San Francisco-based AI startup Imbue has raised $200 million in Series B funding led by nonprofit Astera Institute, valuing the company at over $1 billion. Imbue, formerly known as Generally Intelligent, aims to develop AI “agents” that can reason, communicate, and accomplish complex goals autonomously.
The sizable round gives Imbue access to 10,000 NVIDIA H100 GPUs to power its research. While rivals like OpenAI and Anthropic focus on foundation models like GPT-4, Imbue is taking a different approach, aiming to build virtual assistants that act more like autonomous human researchers.
Imbue is adopting a comprehensive approach to train and build AI systems that are optimized for reasoning. The initiative comprises several layers:
- Models: Imbue has pretrained its own LLM (>100B parameter) models that performs well on internal reasoning benchmarks.
- Agents: These models underpin their experimental agents that are intended for serious contexts of use, and focused on coding tasks at this stage.
- Interfaces: The company is exploring novel user interfaces and experiences aimed at enhancing robustness, trust, and collaboration between humans and intelligent machines.
- Tools: Imbue invests in building its own array of tools, from debugging and visualization interfaces, to systems that automate much of hyperparameter tuning and network architecture search.
- Theory: A commitment to understanding the theoretical basis of deep learning, aimed at establishing models that are not only powerful but safe.
By employing a "full-stack" approach, Imbue aims to create a virtuous cycle where improvements in agents and tools lead to better models, thereby unlocking even more useful agents and further model improvements.

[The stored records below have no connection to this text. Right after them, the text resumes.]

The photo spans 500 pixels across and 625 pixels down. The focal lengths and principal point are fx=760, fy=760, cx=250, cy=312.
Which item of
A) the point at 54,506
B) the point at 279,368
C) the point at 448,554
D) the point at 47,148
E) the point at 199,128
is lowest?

Imbue's agents could potentially help with a range of tasks from biological research to travel planning and coding, executing analysis and follow-up steps without supervision. According to the company, coding offers an ideal test-bed for reasoning capabilities because it is highly objective: code either works or it doesn't. This focus also offers strategic advantages. As agents improve and assume more of the work, they contribute to a faster pace of research and engineering, eventually offering a glimpse into what organizations might look like when augmented by functional AI agents. But the startup remains in the early research stage, with no public demos available yet and just 20 employees, according to Forbes.
Imbue's founders, Kanjun Qiu and Josh Albrecht, aim to build the equivalent of what Xerox PARC was for personal computers. PARC made PCs accessible to everyday users; Imbue wants to do the same for AI agents. “We believe AI has the potential to thin the barrier between ideas and execution,” said Qiu in a statement.
The founders acknowledge commercial applications could be years away. Imbue backer Jed McCaleb said the startup's valuation stems from long-term opportunity. He saw an internal demo persuasive enough to lead his nonprofit Astera Institute to spearhead the round rather than traditional VC firms.
With massive funding and resources, Imbue is making an ambitious bet to realize its vision. But some critics have questioned whether Imbue has the expertise to operate a serious AI research lab, given the co-founders' relatively unconventional paths. Qiu and Albrecht dismiss these concerns, pointing to their team’s diverse academic backgrounds in AI research, neuroscience, and plasma physics as a strength. The founders say they are comfortable with their decision to bypass traditional venture capital avenues for funding, acknowledging that their groundbreaking work could take years to commercialize.
Imbue's massive funding round and valuation reflect the red-hot interest and sky-high expectations around AI. The startup is making a risky, long-term bet that its unconventional approach will pay off where others have failed. With its patient backers and commitment to a comprehensive research strategy, Imbue believes it can overcome skepticism and pioneer the next generation of AI agents. But the startup still has everything to prove. Whether Imbue's ambitions manifest or go down as speculation will likely take years to assess. For now, the AI community will be watching closely as this dark horse tries to make good on its billion-dollar promise.